- Location of Dunoir in Fremont County, Wyoming.
- Dunoir, Wyoming Location in the United States
- Coordinates: 43°33′57″N 109°48′57″W﻿ / ﻿43.5657851°N 109.8157194°W
- Country: United States
- State: Wyoming
- County: Fremont

Area
- • Total: 0.0236 sq mi (0.0611 km^{2})
- Elevation: 8,369 ft (2,551 m)
- Time zone: UTC-7 (Mountain (MST))
- • Summer (DST): UTC-6 (MDT)
- ZIP code: 82513
- Area code: 307

= Dunoir, Wyoming =

Town in Fremont County, Wyomingy, United States

Dunoir, Wyoming, also spelled DuNoir, Wyoming, is an unincorporated community in Fremont County of western Wyoming in the United States. Dunoir is at an elevation of 8369 feet near Warm Spring Mountain. The main road in town is Union Pass road, #263 and Warm Spring Mountain road #532. Warm Spring Creek runs through the town. Warm Spring Mountain has a summit of 9524 feet and is 1.54 miles southeast of the town at in the Shoshone National Forest in the Rocky Mountains. Dunoir is in the Wind River Range. The closest town is Dubois, Wyoming, 15 miles southeast of Dunoir.

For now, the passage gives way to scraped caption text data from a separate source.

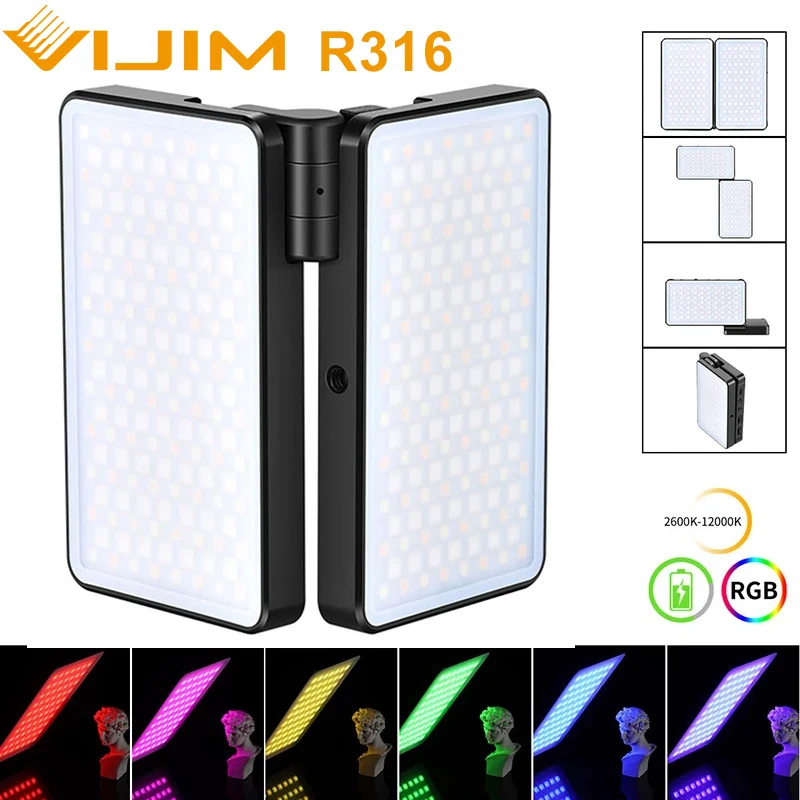 VIJIM R316 Foldable RGB LED Video Light 2600K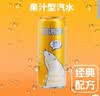 北冰洋经典礼盒听装桔橙双拼碳酸果汁汽水330*12整箱送礼经典国货聚餐 实拍图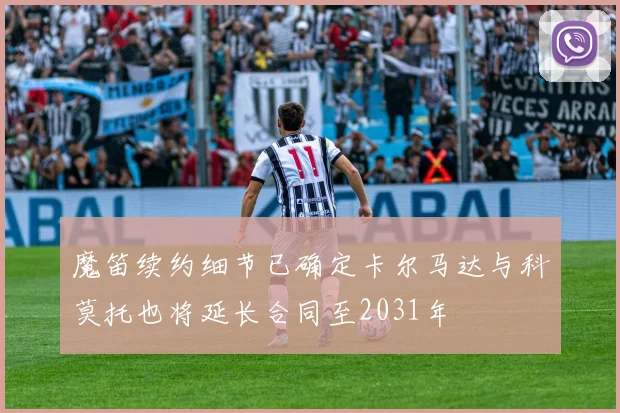 魔笛续约细节已确定卡尔马达与科莫托也将延长合同至2031年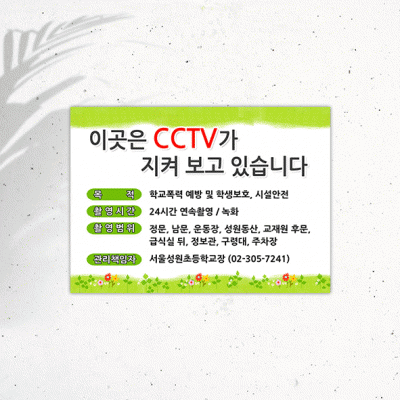 CCTV-26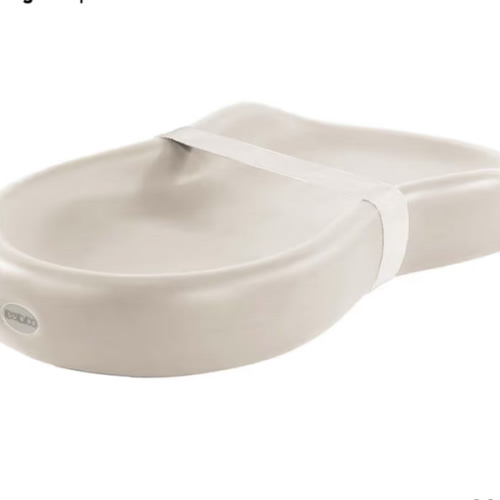 Keekaroo Peanut Changer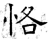 恪(石经·唐·开成石经)
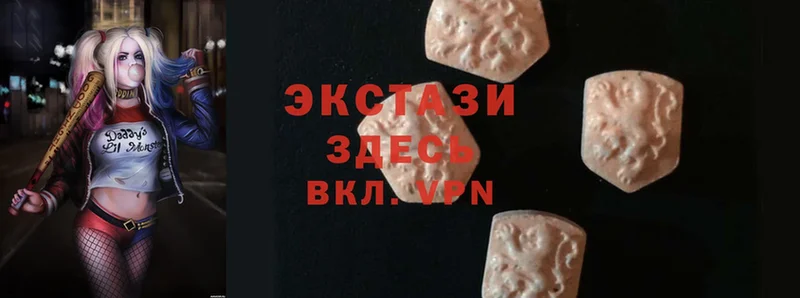 мега зеркало  Сафоново  Ecstasy 300 mg 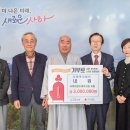 사회복지법인 내원 이미지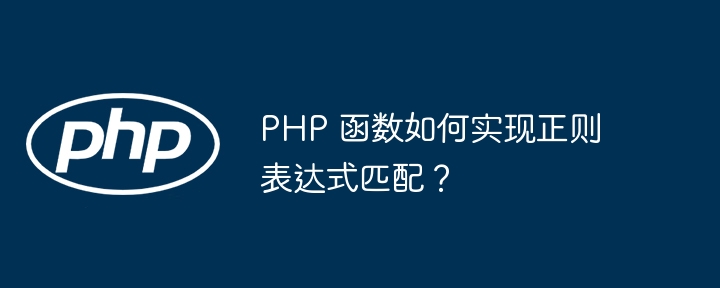 手机连不上wifi是什么原因（连不上.手机.wifi）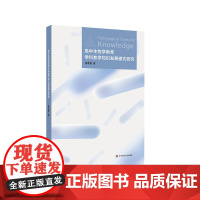 高中生物学教师学科教学知识发展模式研究 张春雷 生物课教学研究 正版 华东师范大学出版社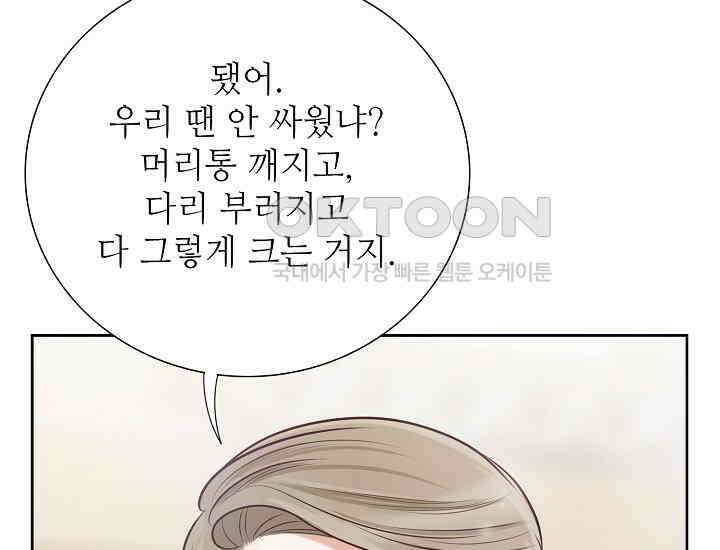 예쁘게 우는 남자 16화 19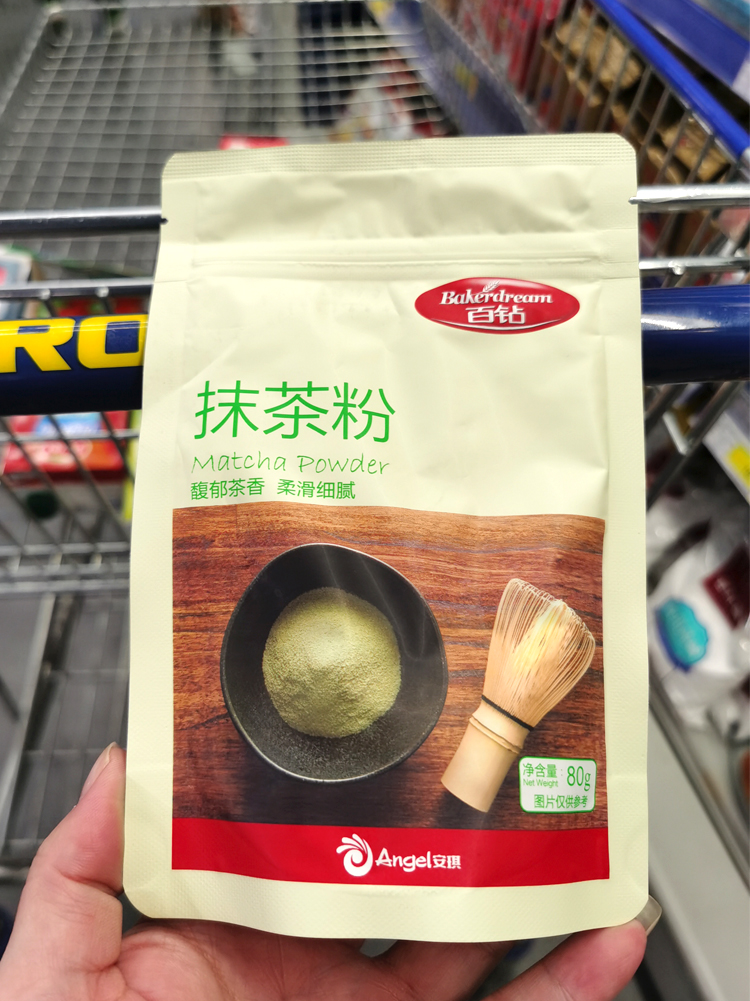 上海麦德龙代购 百钻 抹茶粉 80g 烘焙原料 Matcha Powder 咖啡/麦片/冲饮 抹茶粉 原图主图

==Dunoir Special Management Unit==
Dunoir Special Management Unit (SMU) is in the Shoshone National Forest and is a protected wildland with 28,000 acre. Dunoir Special Management Unit is in the upper Wind River Valley, northwest of Dubois. Motorized wheeled and tract vehicular recreation are not allowed in the Dunoir Special Management Unit. Dunoir Special Management Unit was founded on October 9, 1972, by Public Law 92-476. Dunoir Special Management Unit is in the Washakie Wilderness.